**What is needed:** Please reproduce the listing below word for word, keeping every line from start to finish.
>> start
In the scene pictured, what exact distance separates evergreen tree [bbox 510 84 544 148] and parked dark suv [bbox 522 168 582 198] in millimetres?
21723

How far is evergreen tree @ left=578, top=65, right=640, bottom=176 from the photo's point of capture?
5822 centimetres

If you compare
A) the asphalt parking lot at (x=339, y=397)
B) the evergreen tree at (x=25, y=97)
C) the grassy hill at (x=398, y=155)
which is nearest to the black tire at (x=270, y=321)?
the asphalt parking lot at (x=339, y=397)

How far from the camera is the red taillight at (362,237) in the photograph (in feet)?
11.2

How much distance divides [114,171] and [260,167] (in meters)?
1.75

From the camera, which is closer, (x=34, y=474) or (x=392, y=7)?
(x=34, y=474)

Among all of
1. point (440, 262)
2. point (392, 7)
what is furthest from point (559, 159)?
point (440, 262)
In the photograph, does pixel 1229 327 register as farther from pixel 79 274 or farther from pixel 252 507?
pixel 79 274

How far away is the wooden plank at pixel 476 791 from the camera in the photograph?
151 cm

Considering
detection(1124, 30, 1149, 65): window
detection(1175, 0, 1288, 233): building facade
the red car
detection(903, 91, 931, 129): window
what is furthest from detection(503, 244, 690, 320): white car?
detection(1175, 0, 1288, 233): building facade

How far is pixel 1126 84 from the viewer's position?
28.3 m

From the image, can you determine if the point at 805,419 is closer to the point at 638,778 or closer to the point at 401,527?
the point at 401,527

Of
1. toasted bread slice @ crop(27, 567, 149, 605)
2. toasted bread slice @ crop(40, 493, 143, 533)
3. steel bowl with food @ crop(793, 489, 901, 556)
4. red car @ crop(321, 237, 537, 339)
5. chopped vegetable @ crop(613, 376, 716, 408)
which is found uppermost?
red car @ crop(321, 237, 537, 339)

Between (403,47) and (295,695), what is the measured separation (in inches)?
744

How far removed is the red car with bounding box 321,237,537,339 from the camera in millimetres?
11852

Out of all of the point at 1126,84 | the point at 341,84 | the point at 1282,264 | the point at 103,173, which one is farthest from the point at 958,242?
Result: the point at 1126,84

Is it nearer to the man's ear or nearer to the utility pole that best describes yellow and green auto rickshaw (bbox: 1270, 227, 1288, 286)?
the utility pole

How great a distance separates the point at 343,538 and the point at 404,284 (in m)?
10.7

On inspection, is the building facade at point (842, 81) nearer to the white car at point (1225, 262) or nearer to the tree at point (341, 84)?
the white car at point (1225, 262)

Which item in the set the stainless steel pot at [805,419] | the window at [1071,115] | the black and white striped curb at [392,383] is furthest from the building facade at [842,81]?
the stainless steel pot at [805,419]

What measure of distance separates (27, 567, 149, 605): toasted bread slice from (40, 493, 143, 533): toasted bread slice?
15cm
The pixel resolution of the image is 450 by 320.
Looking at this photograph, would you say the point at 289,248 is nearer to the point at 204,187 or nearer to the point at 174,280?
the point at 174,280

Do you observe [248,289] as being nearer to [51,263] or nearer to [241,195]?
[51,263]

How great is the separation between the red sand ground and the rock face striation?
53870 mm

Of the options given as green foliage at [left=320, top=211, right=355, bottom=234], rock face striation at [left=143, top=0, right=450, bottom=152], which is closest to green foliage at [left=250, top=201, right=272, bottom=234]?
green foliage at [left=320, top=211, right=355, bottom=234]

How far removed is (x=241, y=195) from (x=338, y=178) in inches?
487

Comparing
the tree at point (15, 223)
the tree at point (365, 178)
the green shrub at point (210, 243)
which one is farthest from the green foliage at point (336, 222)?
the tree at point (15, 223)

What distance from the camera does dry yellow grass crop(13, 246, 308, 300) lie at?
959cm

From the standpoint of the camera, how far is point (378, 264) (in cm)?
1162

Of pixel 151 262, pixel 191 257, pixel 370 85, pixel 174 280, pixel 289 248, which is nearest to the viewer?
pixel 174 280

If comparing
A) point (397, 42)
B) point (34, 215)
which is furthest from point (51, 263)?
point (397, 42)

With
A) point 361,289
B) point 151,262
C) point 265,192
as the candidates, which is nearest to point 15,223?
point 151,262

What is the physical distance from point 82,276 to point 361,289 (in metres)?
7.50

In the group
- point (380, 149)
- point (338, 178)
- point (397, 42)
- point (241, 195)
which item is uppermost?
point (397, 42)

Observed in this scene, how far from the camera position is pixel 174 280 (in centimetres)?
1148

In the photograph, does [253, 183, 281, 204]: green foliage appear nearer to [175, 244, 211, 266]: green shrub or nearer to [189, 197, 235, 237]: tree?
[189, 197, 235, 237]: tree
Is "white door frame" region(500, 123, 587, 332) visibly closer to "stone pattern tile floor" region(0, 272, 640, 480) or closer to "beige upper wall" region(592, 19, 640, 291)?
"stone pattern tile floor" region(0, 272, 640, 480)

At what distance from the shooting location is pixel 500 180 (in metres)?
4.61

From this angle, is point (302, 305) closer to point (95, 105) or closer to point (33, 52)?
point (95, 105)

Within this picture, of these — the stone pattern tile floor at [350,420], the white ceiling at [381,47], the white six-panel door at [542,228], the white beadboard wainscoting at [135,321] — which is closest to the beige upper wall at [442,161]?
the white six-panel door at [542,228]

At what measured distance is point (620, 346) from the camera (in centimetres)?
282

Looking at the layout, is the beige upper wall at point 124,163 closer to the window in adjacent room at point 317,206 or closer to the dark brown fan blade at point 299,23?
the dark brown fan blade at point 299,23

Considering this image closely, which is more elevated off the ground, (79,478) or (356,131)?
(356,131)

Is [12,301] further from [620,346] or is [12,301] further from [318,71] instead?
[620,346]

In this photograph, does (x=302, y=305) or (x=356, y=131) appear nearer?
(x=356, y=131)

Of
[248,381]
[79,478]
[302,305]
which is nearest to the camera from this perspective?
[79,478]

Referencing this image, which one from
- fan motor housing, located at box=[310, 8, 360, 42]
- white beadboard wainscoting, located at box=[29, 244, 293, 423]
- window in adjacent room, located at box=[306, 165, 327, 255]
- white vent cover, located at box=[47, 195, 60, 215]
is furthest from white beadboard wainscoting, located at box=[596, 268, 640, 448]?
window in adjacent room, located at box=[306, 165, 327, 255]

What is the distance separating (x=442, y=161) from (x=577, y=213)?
>> end
**Exercise response:**
In the scene pictured, what exact distance separates evergreen tree [bbox 510 84 544 148] and parked dark suv [bbox 522 168 582 198] in millimetres?
21723

How far is evergreen tree @ left=578, top=65, right=640, bottom=176 from the photo's point of capture?
5822 centimetres

If you compare
A) the asphalt parking lot at (x=339, y=397)
B) the evergreen tree at (x=25, y=97)
C) the grassy hill at (x=398, y=155)
which is nearest to the black tire at (x=270, y=321)?
the asphalt parking lot at (x=339, y=397)

How far from the camera is the red taillight at (362,237) in the photograph (in feet)?
11.2

How much distance divides [114,171] and [260,167] (in meters)?
1.75

From the camera, which is closer, (x=34, y=474) or (x=392, y=7)?
(x=34, y=474)

Among all of
1. point (440, 262)
2. point (392, 7)
what is furthest from point (559, 159)?
point (440, 262)
In the photograph, does pixel 1229 327 register as farther from pixel 79 274 or farther from pixel 252 507?
pixel 79 274

How far away is the wooden plank at pixel 476 791 from the camera in the photograph?
151 cm

Considering
detection(1124, 30, 1149, 65): window
detection(1175, 0, 1288, 233): building facade
the red car
detection(903, 91, 931, 129): window
what is furthest from detection(503, 244, 690, 320): white car?
detection(1175, 0, 1288, 233): building facade

How far is pixel 1126 84 from the viewer's position?
28.3 m

From the image, can you determine if the point at 805,419 is closer to the point at 638,778 or closer to the point at 401,527?
the point at 401,527

Of
1. toasted bread slice @ crop(27, 567, 149, 605)
2. toasted bread slice @ crop(40, 493, 143, 533)
3. steel bowl with food @ crop(793, 489, 901, 556)
4. red car @ crop(321, 237, 537, 339)
5. chopped vegetable @ crop(613, 376, 716, 408)
which is found uppermost?
red car @ crop(321, 237, 537, 339)

Between (403,47) and (295,695), what is the measured separation (in inches)?
744

How far removed is the red car with bounding box 321,237,537,339 from the camera in millimetres?
11852

Out of all of the point at 1126,84 | the point at 341,84 | the point at 1282,264 | the point at 103,173, which one is farthest from the point at 958,242?
Result: the point at 1126,84

Is it nearer to the man's ear or nearer to the utility pole that best describes yellow and green auto rickshaw (bbox: 1270, 227, 1288, 286)?
the utility pole

How great a distance separates the point at 343,538 and the point at 404,284 (in m)?
10.7

On inspection, is the building facade at point (842, 81) nearer to the white car at point (1225, 262) or nearer to the tree at point (341, 84)?
the white car at point (1225, 262)

Which item in the set the stainless steel pot at [805,419] | the window at [1071,115] | the black and white striped curb at [392,383] is furthest from the building facade at [842,81]?
the stainless steel pot at [805,419]

What measure of distance separates (27, 567, 149, 605): toasted bread slice from (40, 493, 143, 533): toasted bread slice?
15cm
The pixel resolution of the image is 450 by 320.
Looking at this photograph, would you say the point at 289,248 is nearer to the point at 204,187 or nearer to the point at 174,280?
the point at 174,280

Do you observe [248,289] as being nearer to [51,263] or nearer to [241,195]?
[51,263]

How great is the separation between the red sand ground and the rock face striation?
53870 mm

Of the options given as green foliage at [left=320, top=211, right=355, bottom=234], rock face striation at [left=143, top=0, right=450, bottom=152], which is closest to green foliage at [left=250, top=201, right=272, bottom=234]?
green foliage at [left=320, top=211, right=355, bottom=234]

How far removed is (x=241, y=195) from (x=338, y=178) in inches?
487

Comparing
the tree at point (15, 223)
the tree at point (365, 178)
the green shrub at point (210, 243)
which one is farthest from the green foliage at point (336, 222)?
the tree at point (15, 223)

What distance from the camera does dry yellow grass crop(13, 246, 308, 300) lie at?
959cm

From the standpoint of the camera, how far is point (378, 264) (in cm)?
1162

Of pixel 151 262, pixel 191 257, pixel 370 85, pixel 174 280, pixel 289 248, which is nearest to the viewer?
pixel 174 280

If comparing
A) point (397, 42)
B) point (34, 215)
which is furthest from point (51, 263)?
point (397, 42)

With
A) point 361,289
B) point 151,262
C) point 265,192
as the candidates, which is nearest to point 15,223?
point 151,262

What is the physical distance from point 82,276 to point 361,289 (in metres)?
7.50

In the group
- point (380, 149)
- point (338, 178)
- point (397, 42)
- point (241, 195)
which item is uppermost?
point (397, 42)

Observed in this scene, how far from the camera position is pixel 174 280 (in centimetres)?
1148

In the photograph, does [253, 183, 281, 204]: green foliage appear nearer to [175, 244, 211, 266]: green shrub or nearer to [189, 197, 235, 237]: tree?
[189, 197, 235, 237]: tree
Is "white door frame" region(500, 123, 587, 332) visibly closer to "stone pattern tile floor" region(0, 272, 640, 480) or closer to "beige upper wall" region(592, 19, 640, 291)?
"stone pattern tile floor" region(0, 272, 640, 480)

At what distance from the shooting location is pixel 500 180 (in metres)?
4.61

From this angle, is point (302, 305) closer to point (95, 105) or closer to point (33, 52)?
point (95, 105)

Within this picture, of these — the stone pattern tile floor at [350,420], the white ceiling at [381,47], the white six-panel door at [542,228], the white beadboard wainscoting at [135,321] — which is closest to the beige upper wall at [442,161]?
the white six-panel door at [542,228]

At what measured distance is point (620, 346) from the camera (in centimetres)?
282

Looking at the layout, is the beige upper wall at point 124,163 closer to the window in adjacent room at point 317,206 or closer to the dark brown fan blade at point 299,23?
the dark brown fan blade at point 299,23

Considering this image closely, which is more elevated off the ground, (79,478) or (356,131)?
(356,131)

Is [12,301] further from [620,346] or is [12,301] further from [318,71] instead?
[620,346]

In this photograph, does (x=302, y=305) or (x=356, y=131) appear nearer?
(x=356, y=131)

Of
[248,381]
[79,478]
[302,305]
which is nearest to the camera from this perspective?
[79,478]

Referencing this image, which one from
- fan motor housing, located at box=[310, 8, 360, 42]
- white beadboard wainscoting, located at box=[29, 244, 293, 423]
- window in adjacent room, located at box=[306, 165, 327, 255]
- white vent cover, located at box=[47, 195, 60, 215]
is furthest from white beadboard wainscoting, located at box=[596, 268, 640, 448]?
window in adjacent room, located at box=[306, 165, 327, 255]

What is the distance separating (x=442, y=161) from (x=577, y=213)?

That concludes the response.